Regardless, I decided to shift my usual approach with this particular workout and start my bootcampers with a framework. Not only has it helped, it’s made me realize that my approach is not universal, even for experienced practitioners. My approach consists of three parts:

  • Get clear about your goals
  • Know your group physics
  • Think beyond meetings

Get Clear About Your Goals

I’ve already written extensively about the importance of goal clarity, but it bears repeating. Having clear goals not only grounds your design, but it also guides your evaluation afterward. I use a success spectrum to help prioritize and gut-check my goals.

Know Your Group Physics

Physics is about space, time, matter, and energy. Designing an engagement for a small team of three is different than one for a thousand people. Designing a three-day engagement is different than one that is three years. Designing a meeting for ten people in a cramped, dimly lit room is different from one in a spacious, well lit room.

For meetings, it’s as simple as starting with these questions:

  • How many people will be there?
  • How much time do you have?
  • What does the space look like?

This may seem simple and obvious, but it’s amazing how many people don’t start with these very basic questions when designing meetings.
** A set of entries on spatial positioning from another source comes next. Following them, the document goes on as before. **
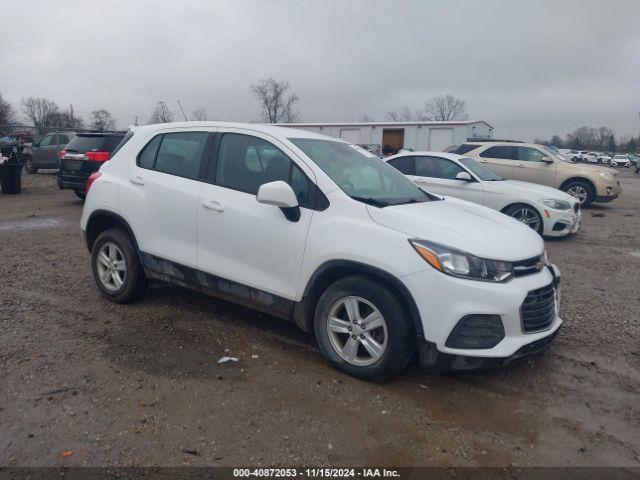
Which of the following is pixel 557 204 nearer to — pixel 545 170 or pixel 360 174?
pixel 545 170

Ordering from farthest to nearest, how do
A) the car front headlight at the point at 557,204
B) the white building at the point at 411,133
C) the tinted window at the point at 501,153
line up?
the white building at the point at 411,133, the tinted window at the point at 501,153, the car front headlight at the point at 557,204

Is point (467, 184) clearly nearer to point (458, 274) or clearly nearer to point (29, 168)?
point (458, 274)

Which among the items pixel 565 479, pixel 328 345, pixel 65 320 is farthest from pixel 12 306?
pixel 565 479

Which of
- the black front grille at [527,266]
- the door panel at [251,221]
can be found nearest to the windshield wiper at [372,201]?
the door panel at [251,221]

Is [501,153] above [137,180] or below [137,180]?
above

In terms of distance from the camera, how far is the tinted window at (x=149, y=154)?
4.84 m

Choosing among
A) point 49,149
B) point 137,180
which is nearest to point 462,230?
point 137,180

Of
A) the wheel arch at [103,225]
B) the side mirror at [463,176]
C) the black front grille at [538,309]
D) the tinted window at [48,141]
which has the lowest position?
the black front grille at [538,309]

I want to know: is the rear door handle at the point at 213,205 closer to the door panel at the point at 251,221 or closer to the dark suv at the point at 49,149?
the door panel at the point at 251,221

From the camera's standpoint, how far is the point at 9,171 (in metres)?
14.5

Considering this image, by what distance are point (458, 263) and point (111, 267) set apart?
11.4 ft

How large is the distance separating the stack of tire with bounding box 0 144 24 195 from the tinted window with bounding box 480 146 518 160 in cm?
1344

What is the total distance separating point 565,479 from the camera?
269cm

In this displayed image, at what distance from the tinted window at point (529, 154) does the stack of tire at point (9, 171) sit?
14380mm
This is doubly true with online space, where the rules of group physics still apply. Time works the same way online as it does in the real-world, but the notion of space and proximity are different.
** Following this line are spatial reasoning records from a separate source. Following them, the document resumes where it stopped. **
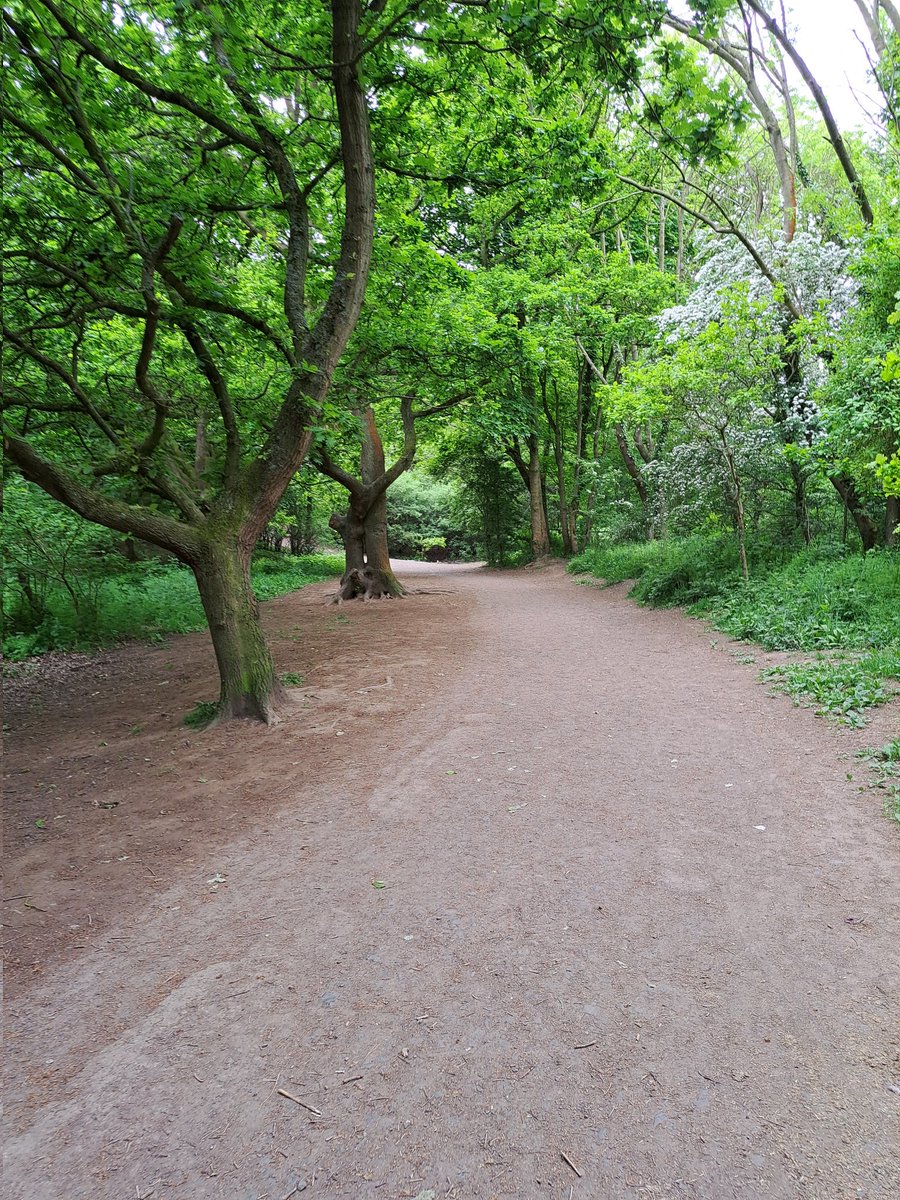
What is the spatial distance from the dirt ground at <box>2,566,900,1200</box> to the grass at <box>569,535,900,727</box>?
58cm

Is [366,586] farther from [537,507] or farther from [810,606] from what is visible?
[537,507]

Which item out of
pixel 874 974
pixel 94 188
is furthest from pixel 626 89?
pixel 874 974

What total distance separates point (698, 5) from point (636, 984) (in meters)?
5.29

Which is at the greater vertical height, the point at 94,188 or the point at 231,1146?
the point at 94,188

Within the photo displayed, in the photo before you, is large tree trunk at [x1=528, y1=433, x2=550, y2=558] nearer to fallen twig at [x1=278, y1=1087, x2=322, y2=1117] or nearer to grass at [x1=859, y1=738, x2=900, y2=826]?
grass at [x1=859, y1=738, x2=900, y2=826]

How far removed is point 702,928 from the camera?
8.86 feet

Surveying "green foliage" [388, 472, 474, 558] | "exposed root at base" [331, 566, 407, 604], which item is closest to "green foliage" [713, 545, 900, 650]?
"exposed root at base" [331, 566, 407, 604]

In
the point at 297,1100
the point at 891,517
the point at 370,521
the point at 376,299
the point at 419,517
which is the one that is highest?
the point at 376,299

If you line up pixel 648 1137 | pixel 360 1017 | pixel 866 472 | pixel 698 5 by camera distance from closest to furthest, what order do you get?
pixel 648 1137 < pixel 360 1017 < pixel 698 5 < pixel 866 472

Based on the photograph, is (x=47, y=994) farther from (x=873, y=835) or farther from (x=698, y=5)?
(x=698, y=5)

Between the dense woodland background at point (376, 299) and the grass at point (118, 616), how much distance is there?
7 cm

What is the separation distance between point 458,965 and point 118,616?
1012 cm

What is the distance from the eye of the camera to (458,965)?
8.41 ft

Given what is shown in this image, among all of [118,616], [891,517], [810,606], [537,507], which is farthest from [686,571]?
[537,507]
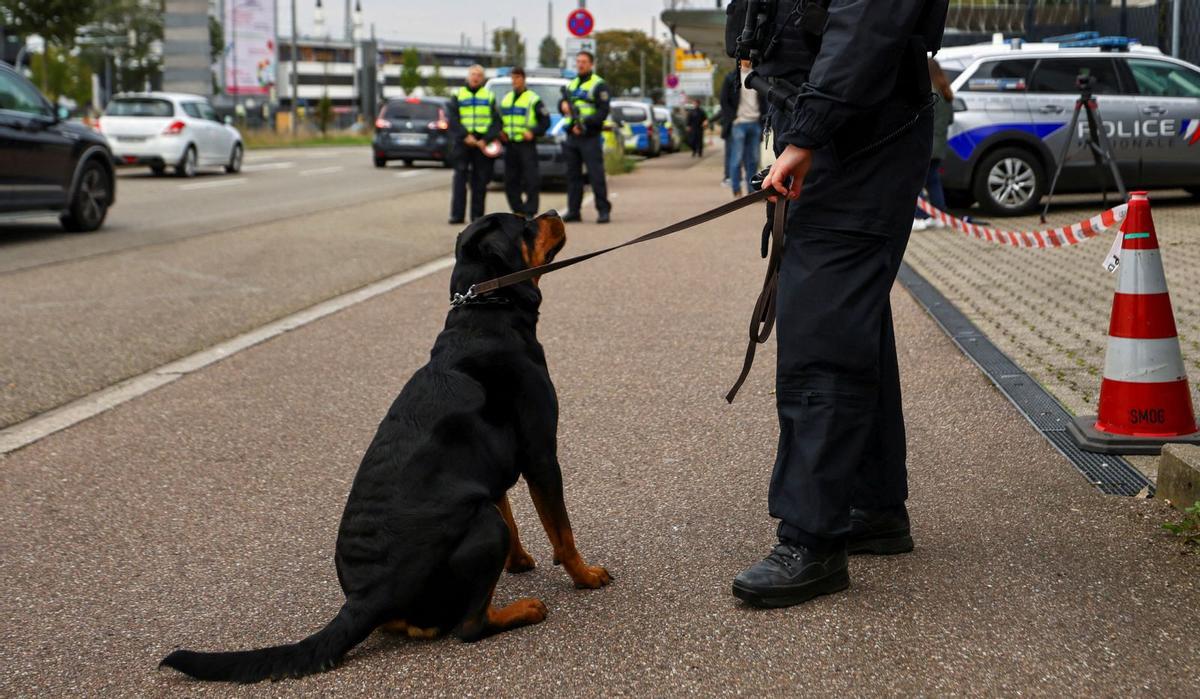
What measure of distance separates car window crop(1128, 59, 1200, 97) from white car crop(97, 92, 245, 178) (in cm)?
1707

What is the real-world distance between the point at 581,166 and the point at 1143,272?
1099 cm

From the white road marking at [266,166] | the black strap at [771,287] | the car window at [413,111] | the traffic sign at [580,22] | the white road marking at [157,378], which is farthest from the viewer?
the car window at [413,111]

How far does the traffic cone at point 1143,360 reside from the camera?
4680 millimetres

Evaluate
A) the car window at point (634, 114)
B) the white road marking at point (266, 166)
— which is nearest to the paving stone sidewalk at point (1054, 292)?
the white road marking at point (266, 166)

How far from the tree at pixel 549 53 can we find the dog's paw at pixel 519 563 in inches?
5904

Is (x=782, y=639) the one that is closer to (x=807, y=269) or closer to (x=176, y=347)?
(x=807, y=269)

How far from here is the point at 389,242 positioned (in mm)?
13023

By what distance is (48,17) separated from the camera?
30.4m

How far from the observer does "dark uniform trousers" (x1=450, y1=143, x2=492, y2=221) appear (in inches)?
590

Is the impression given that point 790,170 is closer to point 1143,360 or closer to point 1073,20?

When I’m helping groups design collaborative engagements for distributed groups, I start with the following thought experiment:

What if you could take your entire group and magically transport them so that they’re in close physical proximity to each other? How would you design your engagement?

This thought experiment essentially duplicates how group physics generally works in online space, which changes the meaning of physical distance. And it often surfaces unconscious flaws in our design approach — namely, discounting the importance of time.

For example, when designing a community of practice for a distributed group, I often see people mistakenly focus their energies on figuring out what tool they’re going to use. That’s an important part of creating a delightful, online space, but the more important question is, what’s going to compel your community to make time for this? The reason most communities of practice fail isn’t that the tools are inadequate, it’s that the participants aren’t or can’t make the time to participate.

Think Beyond Meetings

One reason we are so baffled by this time problem is that we are overly dependent on meetings when designing collaborative engagements. Meetings can be tremendously powerful, but they are also time-consuming and resource-intensive. I often see people make the mistake of designing meetings that duplicate work or conversations that are already happening. The reason I call this a framework for designing “collaborative engagements” is to de-emphasize meetings.

Designing engagement outside of meetings does not have to be about interacting online. One of my favorite techniques is to assign pair exercises. For example, with the Delta Dialogues, we paired up our participants, and we asked each pair to touch base before and after each meeting. This not only served as a way to keep people connected to the process when they had to miss a meeting, it forged stronger relationships among the participants, and led to some unexpected friendships and collaborations that would not have happened through meeting interactions alone.